Je ne me souviens pas s’il est inscrit le temps entre ce rendez-vous et l’adoption en elle-même. Toutefois on découvre Alice dans sa vie quotidienne. Elle est audio-descriptrice de théâtre, elle est entichée de l’acteur principal de la pièce qu’elle décrit au moment de l’adoption.
Il est touchant de voir comment cette annonce la perturbe. A tout moment, elle pense que l’administration va changer d’avis et lui retirer Théo. Elle craint de mal faire tout en ayant confiance dans ses capacités de mère. Elle est accompagnée, rassurée et finalement elle peut s’épanouir et offrir à Théo un avenir aimant ! Elle le baptise Mathieu, car chaque mère a le droit de choisir le nom de son enfant.

Un film touchant et drôle : humain
Je savais d’avance que ce film allait me plaire, et pourtant, j’ai été agréablement surprise. C’est un film doux mais pas ennuyeux, sentimental sans être mièvre, sérieux avec ce qu’il faut d’humour, parfois de ridicule comique quand Alice est tellement remuée par l’arrivée proche de Théo qu’elle bouleverse toute la description de la pièce…
Finalement, ce qui est recréé ici c’est la vie, presque pure et simple, dans ses dimensions les plus vastes et restreintes. C’est vraiment une prouesse d’avoir su en 1h45 intégrer autant d’informations pour faire vivre au spectateur une expérience de vie intense qui a le goût du vrai (et des bonbons crocodiles).

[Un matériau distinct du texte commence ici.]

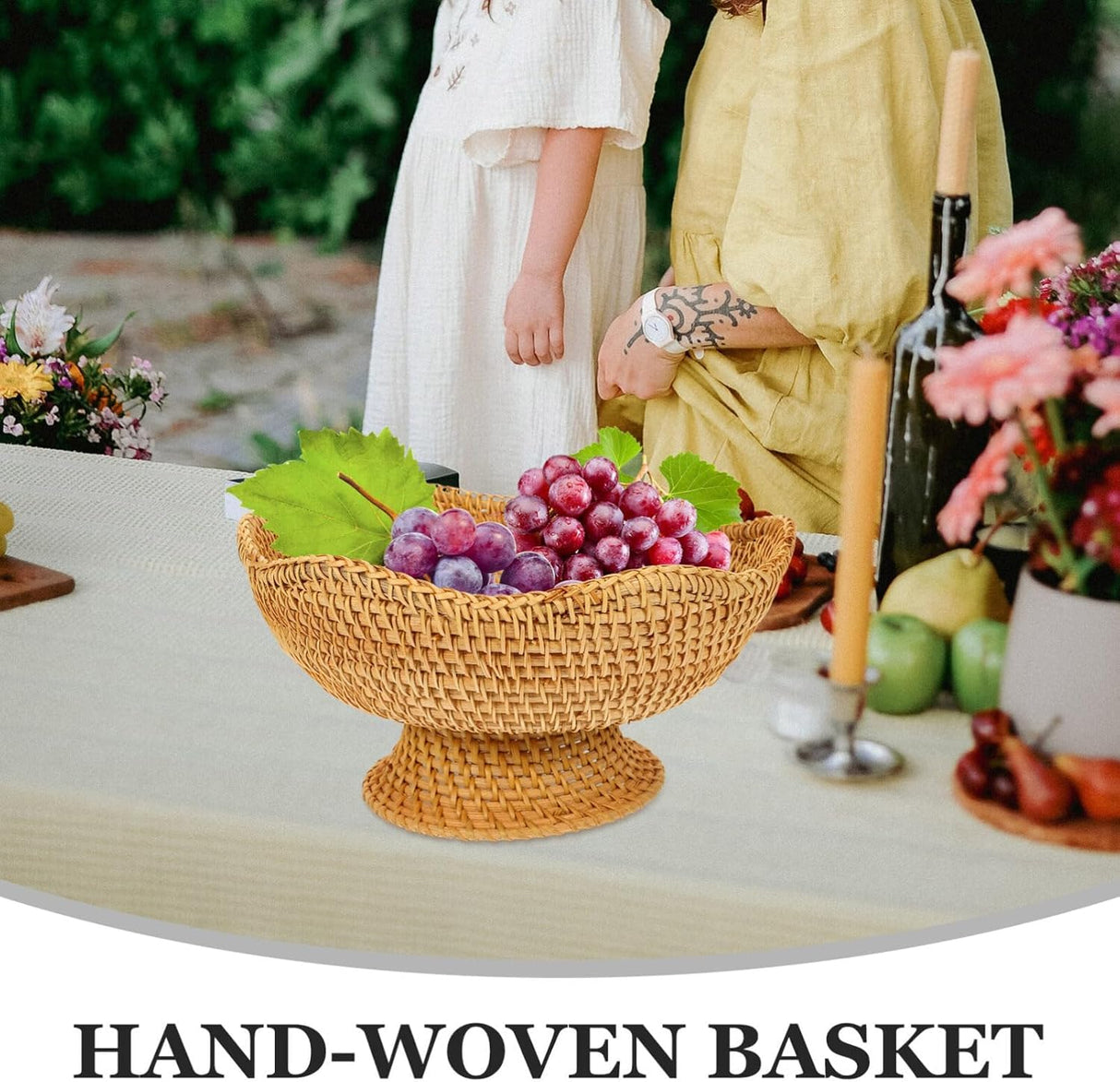 DOITOOL Rattan Fruit Bowl, Woven Footed Bowl Round Pedestal Plate Decorative Bowl for Table Centerpiece, 10 Inch Rattan Footed Bowl Woven Fruit Bowl for Kitchen Counter or Table Decorations DOITOOL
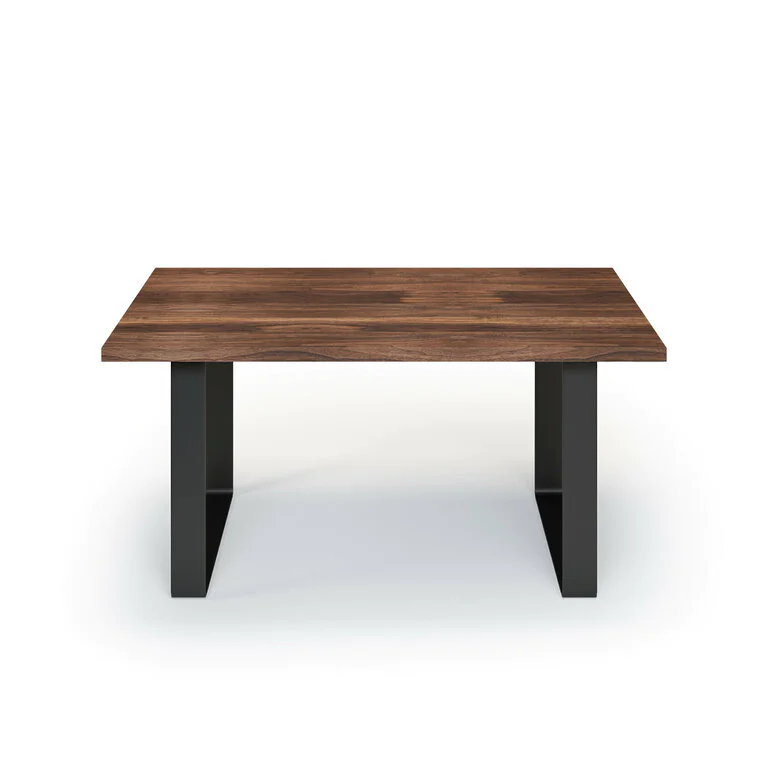 Esstisch Massivholz Nussbaum Nach Maß Flachstahl Bormo Front Gerade Kante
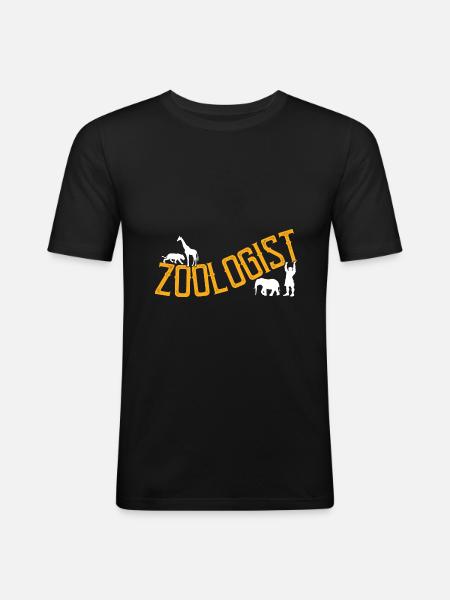 Zoowärter Zoologie - Men's Slim Fit T-Shirt - black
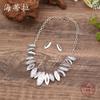 Новый набор сережек-гвоздиков и ожерелья из античного серебра с листом, ретро панк лепесток персонализированный набор сережек-гвоздиков и ожерелья
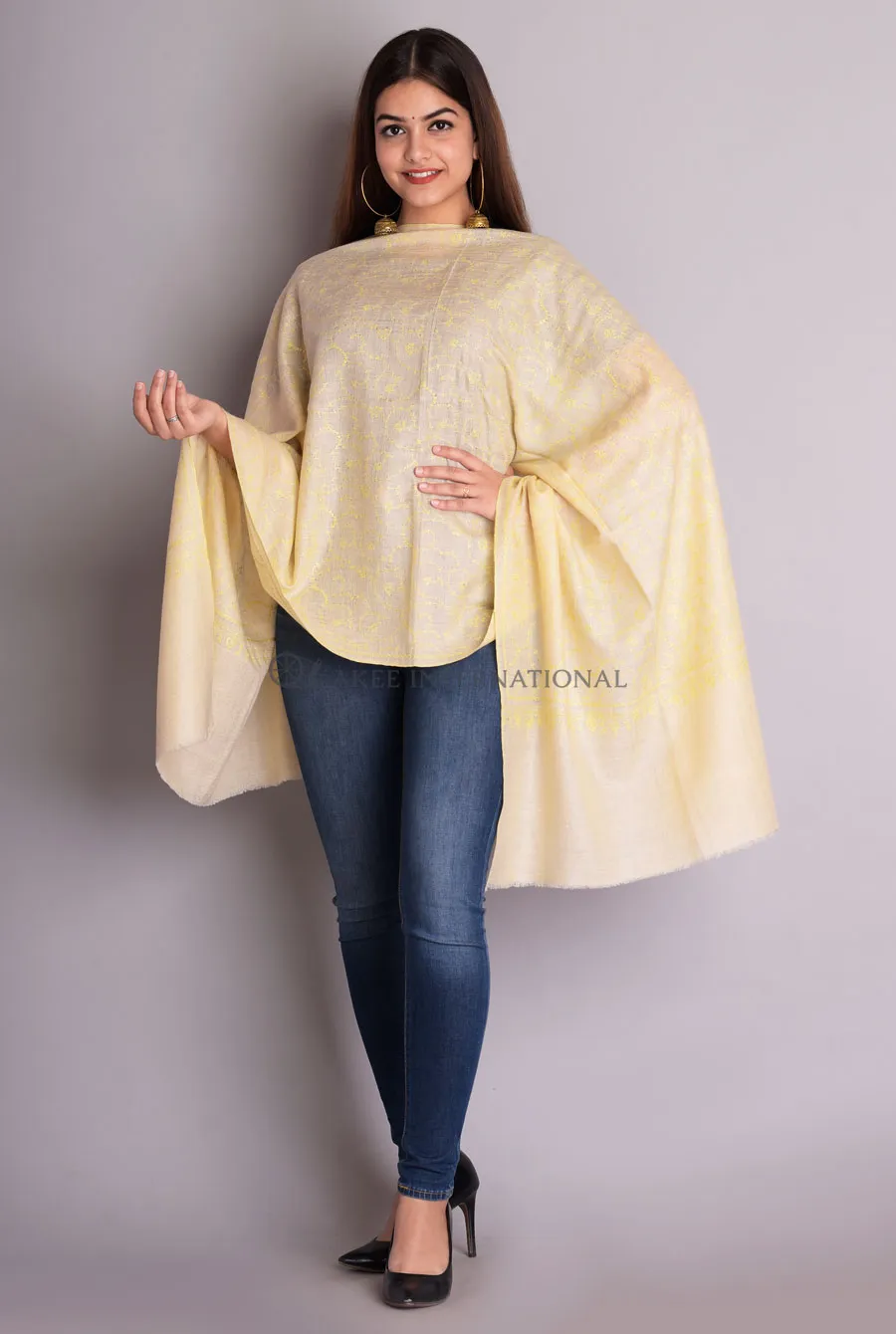 Luxury Heritage Hand Embroidered Pashmina Stole | Akee International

J’ai trouvé beau que ce soit une femme seule qui adopte, j’ai trouvé beau que ce soit un assistant maternel qui accueille le bébé. Ce sont de petits éléments qui rendent aussi ce film particulier, détaché du cas qu’on pourrait se dire général, pour finalement comprendre que chaque histoire est particulière. Quand bien même la démarche administrative est la même, l’adoption est un chemin d’humanité singulière, extrêmement bien retranscrit dans ce film.